**Excerpted data**
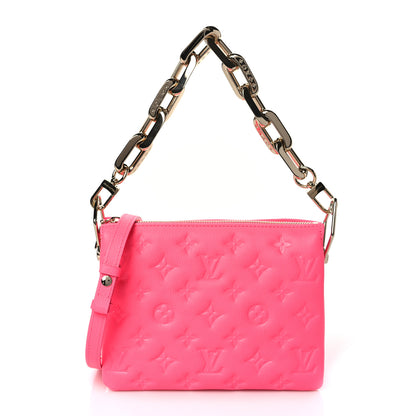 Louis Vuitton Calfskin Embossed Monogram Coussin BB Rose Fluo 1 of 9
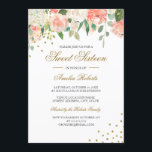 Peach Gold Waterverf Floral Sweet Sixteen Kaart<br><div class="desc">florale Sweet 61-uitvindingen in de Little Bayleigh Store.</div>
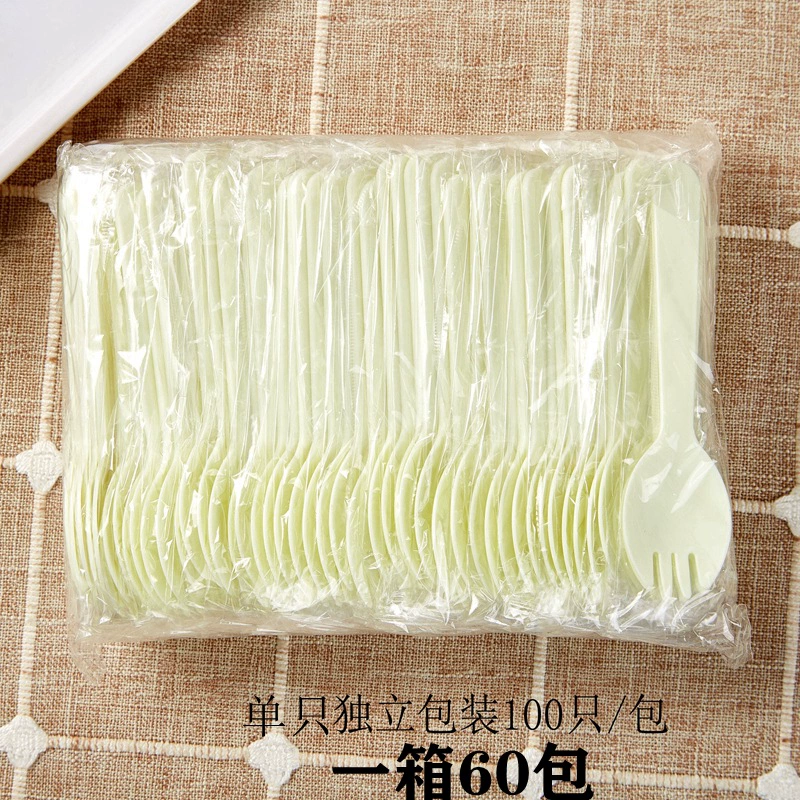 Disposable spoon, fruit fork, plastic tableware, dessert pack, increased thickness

* * *

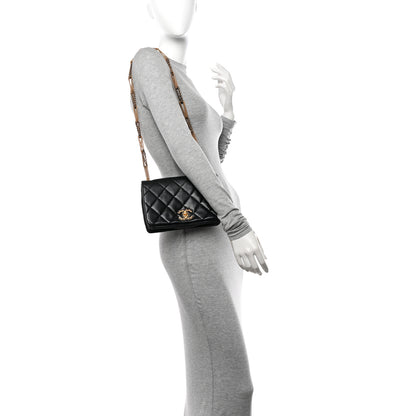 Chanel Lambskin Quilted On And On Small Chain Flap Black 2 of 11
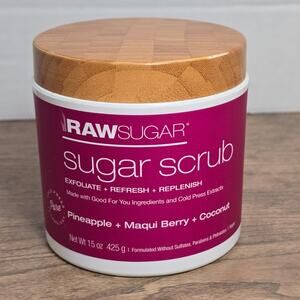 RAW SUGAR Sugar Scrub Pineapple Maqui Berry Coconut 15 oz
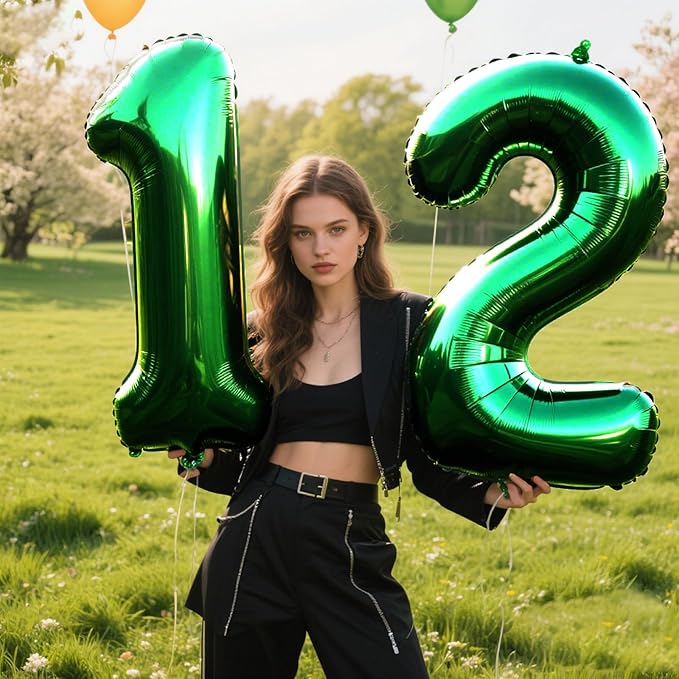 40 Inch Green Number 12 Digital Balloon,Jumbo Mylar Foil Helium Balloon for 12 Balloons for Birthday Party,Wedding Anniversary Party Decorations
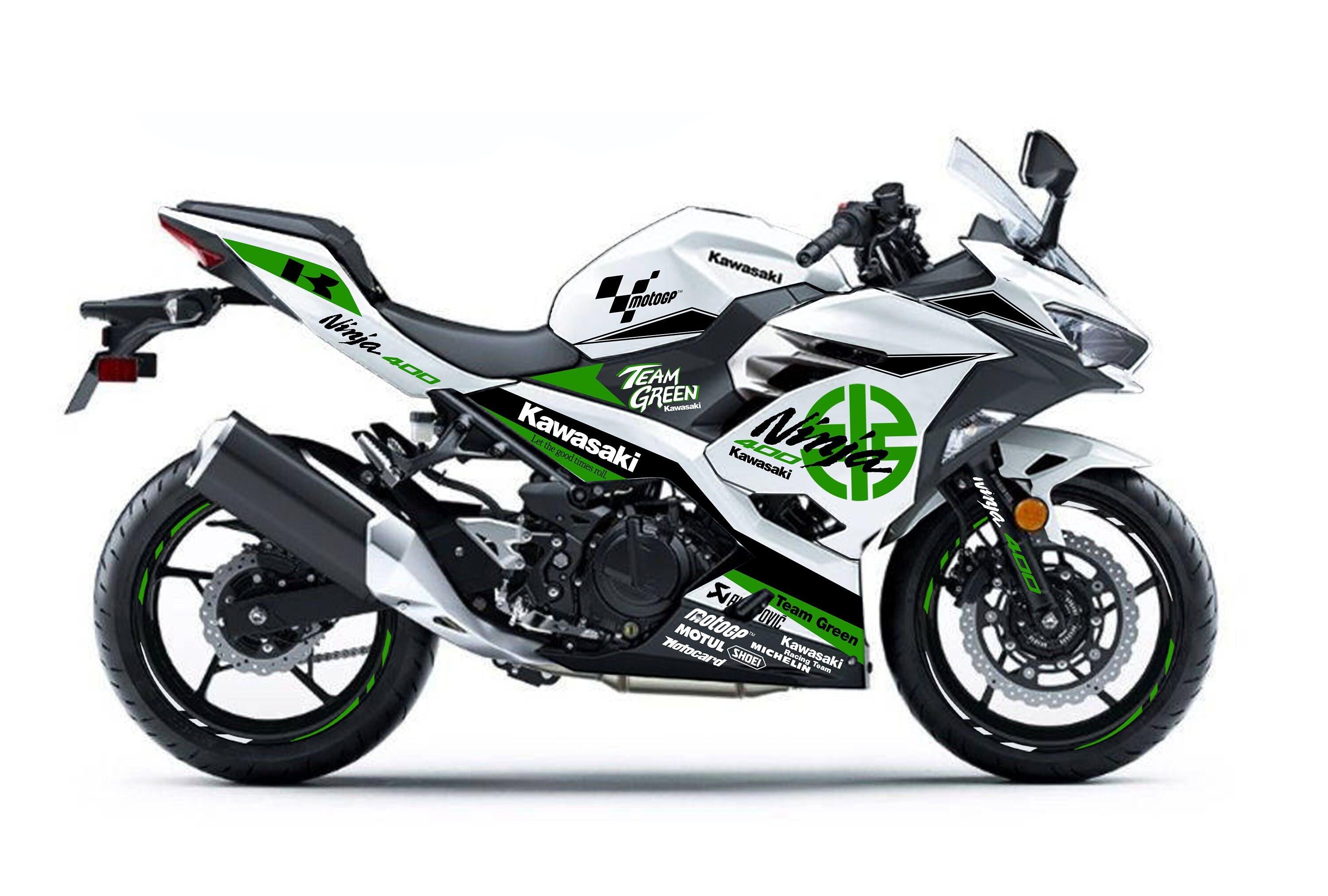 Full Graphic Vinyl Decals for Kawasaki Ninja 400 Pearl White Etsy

**Task brief**
Retype, exactly and with no pictures, everything above from the line with "Louis Vuitton Calfskin" down to the line with "Disposable spoon, fruit", both included.

**Output of the task**
 Louis Vuitton Calfskin Embossed Monogram Coussin BB Rose Fluo 1 of 9
 Peach Gold Waterverf Floral Sweet Sixteen Kaart<br><div class="desc">florale Sweet 61-uitvindingen in de Little Bayleigh Store.</div>
 Disposable spoon, fruit fork, plastic tableware, dessert pack, increased thickness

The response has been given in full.